◆ **Problem description**: Copy exactly the stretch of data below from the line with "[researcher-annotated camera trap]" through the line with "A: Sus scrofa (wild boar).", including both of those lines.

◆ **Data**:
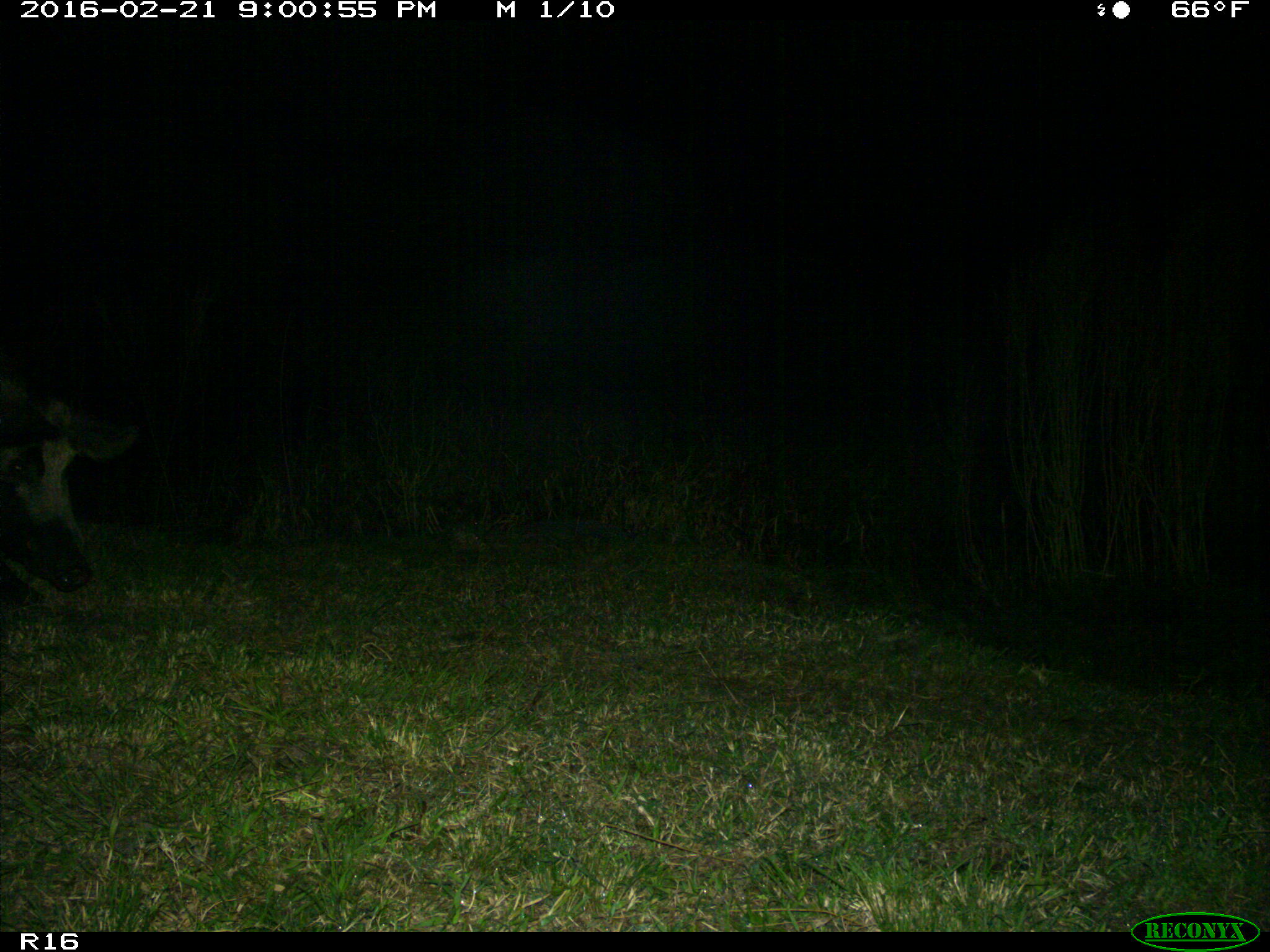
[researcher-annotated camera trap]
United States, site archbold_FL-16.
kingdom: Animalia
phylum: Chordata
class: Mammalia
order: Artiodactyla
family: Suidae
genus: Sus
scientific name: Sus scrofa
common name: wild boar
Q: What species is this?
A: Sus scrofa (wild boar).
==
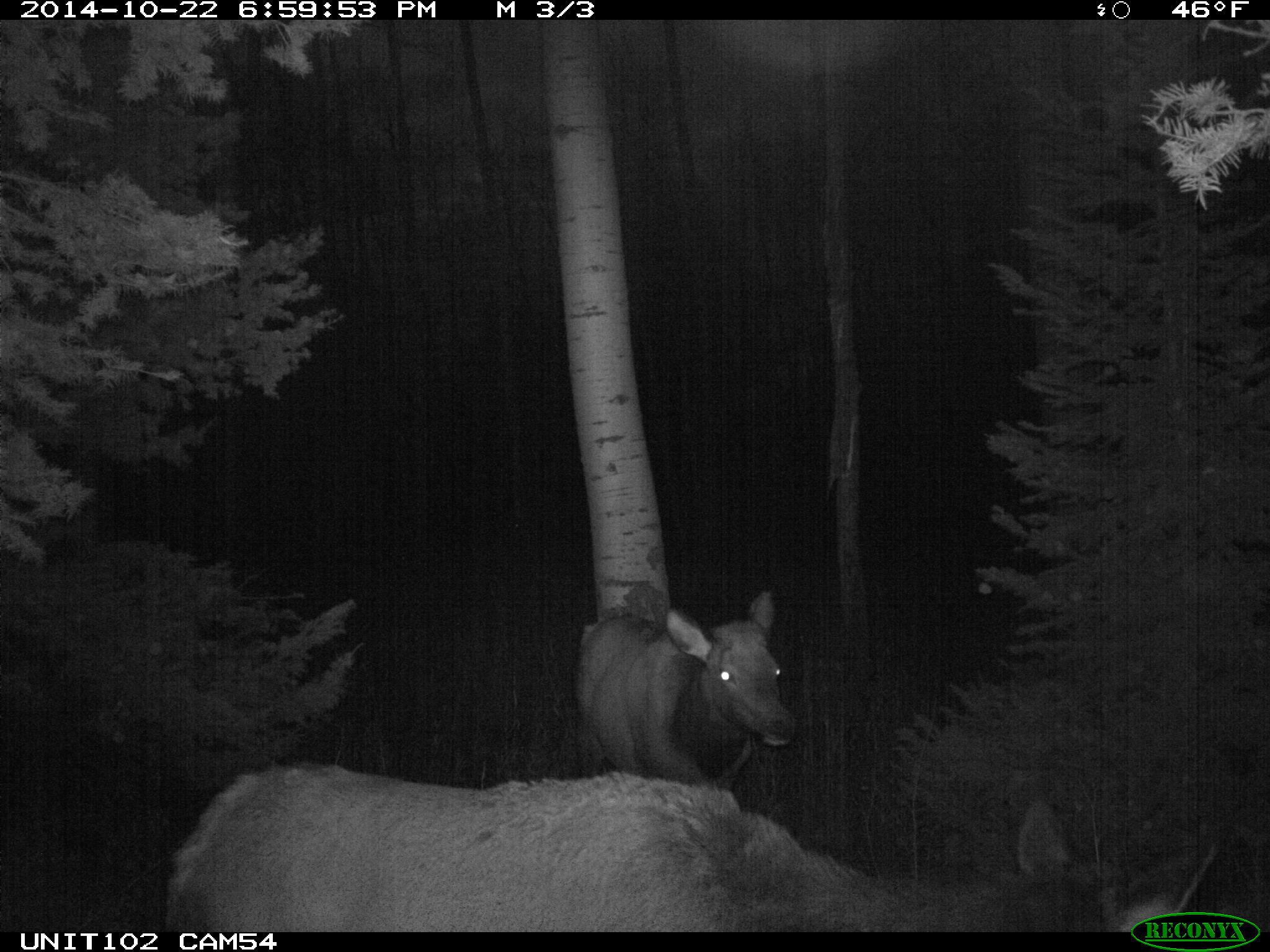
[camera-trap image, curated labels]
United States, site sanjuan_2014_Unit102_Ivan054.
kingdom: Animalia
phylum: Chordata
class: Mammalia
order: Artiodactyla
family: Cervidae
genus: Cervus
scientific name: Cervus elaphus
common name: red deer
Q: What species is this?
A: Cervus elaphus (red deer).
==
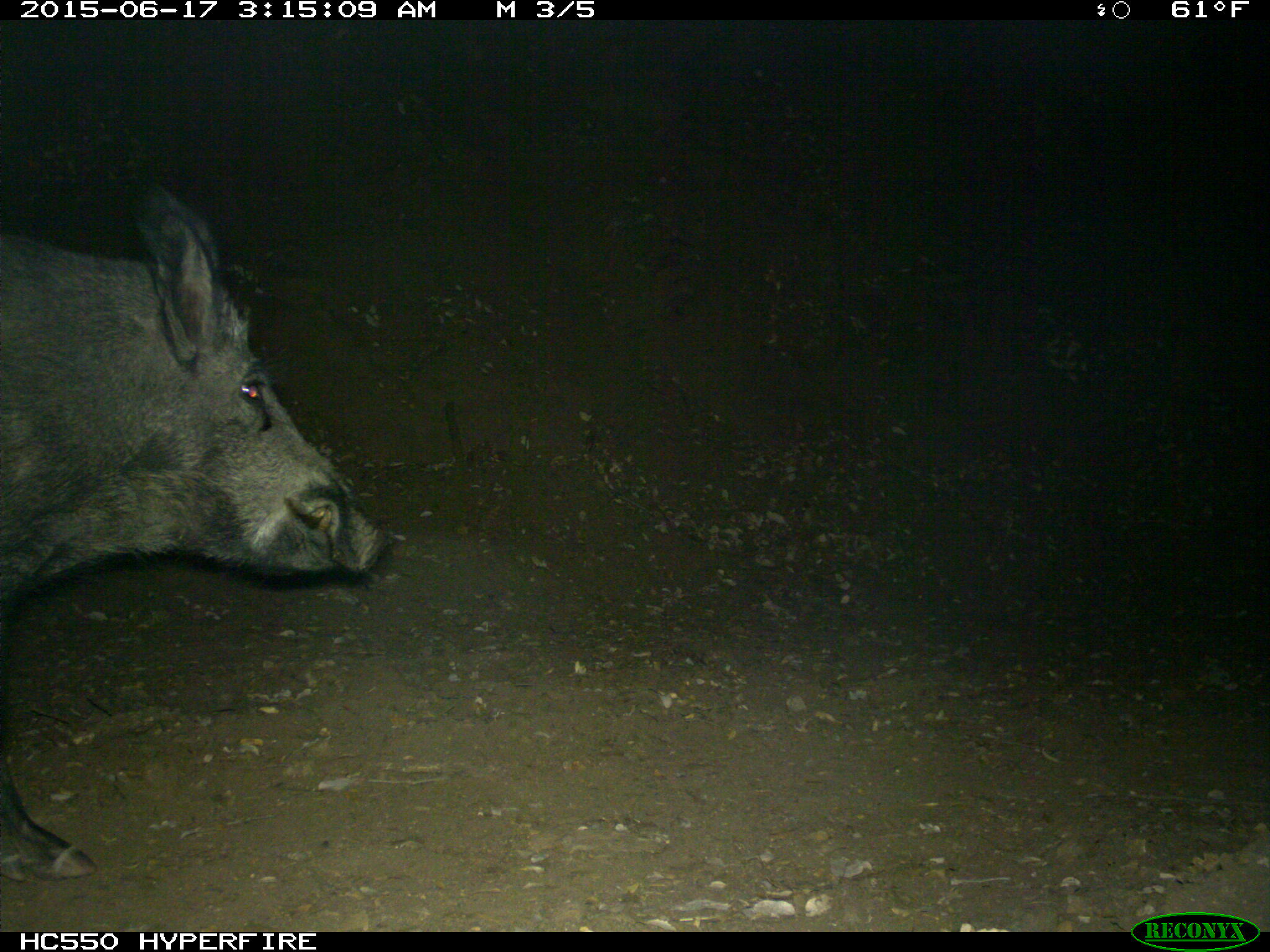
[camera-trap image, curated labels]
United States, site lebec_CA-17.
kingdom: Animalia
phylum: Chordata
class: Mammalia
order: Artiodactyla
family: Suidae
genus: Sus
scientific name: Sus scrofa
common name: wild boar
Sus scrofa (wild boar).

◆ **Output for this task**:
[researcher-annotated camera trap]
United States, site archbold_FL-16.
kingdom: Animalia
phylum: Chordata
class: Mammalia
order: Artiodactyla
family: Suidae
genus: Sus
scientific name: Sus scrofa
common name: wild boar
Q: What species is this?
A: Sus scrofa (wild boar).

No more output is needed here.